Neuroconductor was developed in the Department of Biostatistics at Johns Hopkins University by John Muschelli (lead R project expert), Adrian Gherman (lead software engineer), Ciprian Crainiceanu and Brian Caffo (Principal Investigators). Neuroconductor (https://neuroconductor.org/) is an open-source platform for rapid testing and dissemination of reproducible computational imaging software. The goals of the project are to:
- provide a centralized repository of R software dedicated to image analysis;
- disseminate quickly software updates;
- educate a large, diverse community of scientists using detailed tutorials and short courses;
- ensure quality via automatic and manual quality controls; and
- promote reproducibility of image data analysis.

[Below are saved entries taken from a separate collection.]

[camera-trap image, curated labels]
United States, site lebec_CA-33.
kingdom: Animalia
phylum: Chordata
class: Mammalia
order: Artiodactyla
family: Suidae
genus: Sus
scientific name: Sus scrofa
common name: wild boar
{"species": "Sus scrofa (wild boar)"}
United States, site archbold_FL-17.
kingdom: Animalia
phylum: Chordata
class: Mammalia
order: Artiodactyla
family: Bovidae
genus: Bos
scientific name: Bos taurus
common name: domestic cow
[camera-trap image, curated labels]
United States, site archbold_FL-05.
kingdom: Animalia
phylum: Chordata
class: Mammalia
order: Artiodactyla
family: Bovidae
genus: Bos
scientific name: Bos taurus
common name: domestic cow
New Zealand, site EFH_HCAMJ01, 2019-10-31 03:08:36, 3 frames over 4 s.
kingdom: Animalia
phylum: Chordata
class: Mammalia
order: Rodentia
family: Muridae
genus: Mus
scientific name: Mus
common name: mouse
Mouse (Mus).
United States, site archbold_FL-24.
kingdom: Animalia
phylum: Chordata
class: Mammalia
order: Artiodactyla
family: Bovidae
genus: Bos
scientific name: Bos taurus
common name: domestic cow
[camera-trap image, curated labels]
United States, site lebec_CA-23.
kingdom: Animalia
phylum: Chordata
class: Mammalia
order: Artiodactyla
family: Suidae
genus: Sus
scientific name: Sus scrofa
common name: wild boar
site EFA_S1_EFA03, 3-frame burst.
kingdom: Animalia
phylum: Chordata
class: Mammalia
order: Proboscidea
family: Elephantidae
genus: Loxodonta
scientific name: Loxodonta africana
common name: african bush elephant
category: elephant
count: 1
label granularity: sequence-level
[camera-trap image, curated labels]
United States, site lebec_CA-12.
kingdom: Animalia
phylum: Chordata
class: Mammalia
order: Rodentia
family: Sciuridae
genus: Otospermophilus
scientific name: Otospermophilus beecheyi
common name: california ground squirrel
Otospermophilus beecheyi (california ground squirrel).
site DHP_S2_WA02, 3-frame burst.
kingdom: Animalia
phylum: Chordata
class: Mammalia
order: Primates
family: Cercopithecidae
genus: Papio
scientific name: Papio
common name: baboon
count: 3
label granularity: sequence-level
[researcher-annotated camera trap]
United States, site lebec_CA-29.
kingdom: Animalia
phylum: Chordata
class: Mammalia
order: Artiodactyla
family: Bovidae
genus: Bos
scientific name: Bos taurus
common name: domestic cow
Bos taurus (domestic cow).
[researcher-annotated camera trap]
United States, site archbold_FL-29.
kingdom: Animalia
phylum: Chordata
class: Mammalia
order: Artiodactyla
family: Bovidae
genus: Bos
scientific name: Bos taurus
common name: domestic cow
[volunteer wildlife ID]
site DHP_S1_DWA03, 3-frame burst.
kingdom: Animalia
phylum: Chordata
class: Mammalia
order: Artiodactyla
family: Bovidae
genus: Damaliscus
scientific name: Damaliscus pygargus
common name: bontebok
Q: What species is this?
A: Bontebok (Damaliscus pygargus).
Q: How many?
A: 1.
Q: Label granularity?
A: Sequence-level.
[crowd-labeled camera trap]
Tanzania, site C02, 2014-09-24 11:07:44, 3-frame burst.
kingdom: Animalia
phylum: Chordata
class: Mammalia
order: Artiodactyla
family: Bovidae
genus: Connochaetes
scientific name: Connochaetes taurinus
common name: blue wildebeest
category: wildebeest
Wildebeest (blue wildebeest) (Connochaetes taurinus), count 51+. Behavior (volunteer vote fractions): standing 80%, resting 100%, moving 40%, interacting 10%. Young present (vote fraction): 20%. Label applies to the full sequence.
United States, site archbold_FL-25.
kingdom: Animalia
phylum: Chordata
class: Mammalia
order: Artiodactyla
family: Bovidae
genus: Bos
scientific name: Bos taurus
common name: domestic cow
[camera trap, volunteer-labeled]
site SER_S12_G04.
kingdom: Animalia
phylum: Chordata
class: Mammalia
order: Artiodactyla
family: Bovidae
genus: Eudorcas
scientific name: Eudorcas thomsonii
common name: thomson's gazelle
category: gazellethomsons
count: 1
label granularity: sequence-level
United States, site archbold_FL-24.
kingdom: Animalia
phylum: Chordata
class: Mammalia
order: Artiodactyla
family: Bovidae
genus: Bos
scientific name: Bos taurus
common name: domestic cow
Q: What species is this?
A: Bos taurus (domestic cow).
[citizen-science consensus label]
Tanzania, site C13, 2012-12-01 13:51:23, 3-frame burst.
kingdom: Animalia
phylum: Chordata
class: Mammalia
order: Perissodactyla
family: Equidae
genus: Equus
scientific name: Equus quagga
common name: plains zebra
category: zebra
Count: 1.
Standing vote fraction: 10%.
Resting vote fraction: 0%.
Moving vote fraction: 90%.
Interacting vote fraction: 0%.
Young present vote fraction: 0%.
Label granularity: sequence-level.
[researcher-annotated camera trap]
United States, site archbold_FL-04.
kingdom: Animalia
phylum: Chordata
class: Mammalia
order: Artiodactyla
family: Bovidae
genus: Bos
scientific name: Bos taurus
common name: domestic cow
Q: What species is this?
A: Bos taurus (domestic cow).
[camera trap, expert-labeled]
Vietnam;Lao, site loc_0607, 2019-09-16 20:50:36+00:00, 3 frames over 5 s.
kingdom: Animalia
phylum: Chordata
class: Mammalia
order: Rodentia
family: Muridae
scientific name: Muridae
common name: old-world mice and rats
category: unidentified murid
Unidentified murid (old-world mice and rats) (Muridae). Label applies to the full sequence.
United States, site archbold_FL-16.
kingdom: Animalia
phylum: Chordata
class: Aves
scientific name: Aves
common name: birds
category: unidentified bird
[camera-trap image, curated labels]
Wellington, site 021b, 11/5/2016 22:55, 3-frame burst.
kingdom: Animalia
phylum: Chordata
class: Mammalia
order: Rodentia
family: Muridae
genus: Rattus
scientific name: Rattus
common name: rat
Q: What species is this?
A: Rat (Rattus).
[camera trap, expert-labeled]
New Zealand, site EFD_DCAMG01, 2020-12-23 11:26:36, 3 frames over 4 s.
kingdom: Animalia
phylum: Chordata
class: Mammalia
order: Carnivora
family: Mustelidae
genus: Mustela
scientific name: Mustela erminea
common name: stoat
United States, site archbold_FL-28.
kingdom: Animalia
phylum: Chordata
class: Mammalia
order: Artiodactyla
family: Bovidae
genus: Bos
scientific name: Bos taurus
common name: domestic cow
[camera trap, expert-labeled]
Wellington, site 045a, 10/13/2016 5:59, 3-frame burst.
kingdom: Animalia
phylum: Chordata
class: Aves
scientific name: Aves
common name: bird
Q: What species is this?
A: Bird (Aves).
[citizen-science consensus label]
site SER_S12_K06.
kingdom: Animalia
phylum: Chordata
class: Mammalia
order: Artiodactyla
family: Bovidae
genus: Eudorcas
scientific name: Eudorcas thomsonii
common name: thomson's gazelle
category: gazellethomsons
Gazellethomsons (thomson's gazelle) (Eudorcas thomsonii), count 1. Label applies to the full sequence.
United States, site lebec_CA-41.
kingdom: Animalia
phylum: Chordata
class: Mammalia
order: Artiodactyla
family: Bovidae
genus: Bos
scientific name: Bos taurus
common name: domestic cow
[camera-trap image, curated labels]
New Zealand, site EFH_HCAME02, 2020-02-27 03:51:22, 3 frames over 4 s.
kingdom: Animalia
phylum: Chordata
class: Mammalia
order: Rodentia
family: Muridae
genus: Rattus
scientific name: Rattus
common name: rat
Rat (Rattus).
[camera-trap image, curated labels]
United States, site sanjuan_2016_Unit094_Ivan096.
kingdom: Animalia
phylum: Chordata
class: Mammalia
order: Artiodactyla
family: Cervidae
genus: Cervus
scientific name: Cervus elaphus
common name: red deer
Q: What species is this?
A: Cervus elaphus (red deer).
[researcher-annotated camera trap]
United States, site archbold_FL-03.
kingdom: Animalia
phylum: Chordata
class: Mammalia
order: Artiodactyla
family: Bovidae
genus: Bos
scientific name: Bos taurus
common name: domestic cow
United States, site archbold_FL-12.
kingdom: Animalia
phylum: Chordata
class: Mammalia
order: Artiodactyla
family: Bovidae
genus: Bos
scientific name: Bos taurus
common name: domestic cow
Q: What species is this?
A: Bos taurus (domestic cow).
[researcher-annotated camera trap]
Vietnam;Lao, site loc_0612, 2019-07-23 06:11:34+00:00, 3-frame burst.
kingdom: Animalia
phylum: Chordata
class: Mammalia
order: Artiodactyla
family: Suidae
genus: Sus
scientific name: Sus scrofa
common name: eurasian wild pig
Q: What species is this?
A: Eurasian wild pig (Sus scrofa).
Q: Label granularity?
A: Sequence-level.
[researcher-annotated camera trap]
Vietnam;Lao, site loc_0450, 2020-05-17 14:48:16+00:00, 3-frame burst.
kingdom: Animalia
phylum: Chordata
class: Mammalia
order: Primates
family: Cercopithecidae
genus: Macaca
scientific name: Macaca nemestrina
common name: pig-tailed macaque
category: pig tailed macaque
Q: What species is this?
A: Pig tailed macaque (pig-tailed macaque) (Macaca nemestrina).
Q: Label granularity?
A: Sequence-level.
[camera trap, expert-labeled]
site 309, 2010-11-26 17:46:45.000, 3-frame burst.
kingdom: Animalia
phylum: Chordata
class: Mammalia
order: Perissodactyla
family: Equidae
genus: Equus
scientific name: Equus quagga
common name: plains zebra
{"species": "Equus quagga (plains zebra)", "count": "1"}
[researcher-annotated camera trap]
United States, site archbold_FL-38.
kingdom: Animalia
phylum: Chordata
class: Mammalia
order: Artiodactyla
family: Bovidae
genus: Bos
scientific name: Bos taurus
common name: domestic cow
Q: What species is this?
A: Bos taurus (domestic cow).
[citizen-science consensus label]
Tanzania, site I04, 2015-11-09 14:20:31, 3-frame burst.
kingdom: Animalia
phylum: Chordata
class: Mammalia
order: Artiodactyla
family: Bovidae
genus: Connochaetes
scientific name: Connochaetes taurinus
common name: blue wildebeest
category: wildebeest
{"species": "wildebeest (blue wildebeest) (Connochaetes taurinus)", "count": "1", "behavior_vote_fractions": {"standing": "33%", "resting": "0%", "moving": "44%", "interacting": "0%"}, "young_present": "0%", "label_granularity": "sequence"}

Based on the programming language R, Neuroconductor starts with 40 inter-operable packages that cover multiple areas of imaging including visualization, data processing and storage, and statistical inference. Neuroconductor accepts new R package submissions, which are subject to a formal review and continuous automated testing. Neuroconductor also provides data packages and packages designed to download data from online imaging repositories such as the Human Connectome Project (Along with all the other capabilities of R, Neuroconductor can be integrated with Shiny applications, reproducible reports, and journal articles. Neuroconductor is heavily influenced by the Bioconductor platform, though Neuroconductor was built later and takes advantage of new tools that were not available when Bioconductor was started. More precisely, the framework builds upon open source projects using git for version control, GitHub for package distribution, the devtools R package for package installation from GitHub, and Travis CI and Appveyor continuous integration services for checking packages and building binary packages for distribution on GitHub. The image below provides an overall view of the Neuroconductor structure.
Currently, there are tutorials for structural brain image analysis and the goal is to expand these tutorials into different imaging areas, with focus on functional magnetic resonance imaging (fMRI) and structural imaging of areas of the body other than the brain.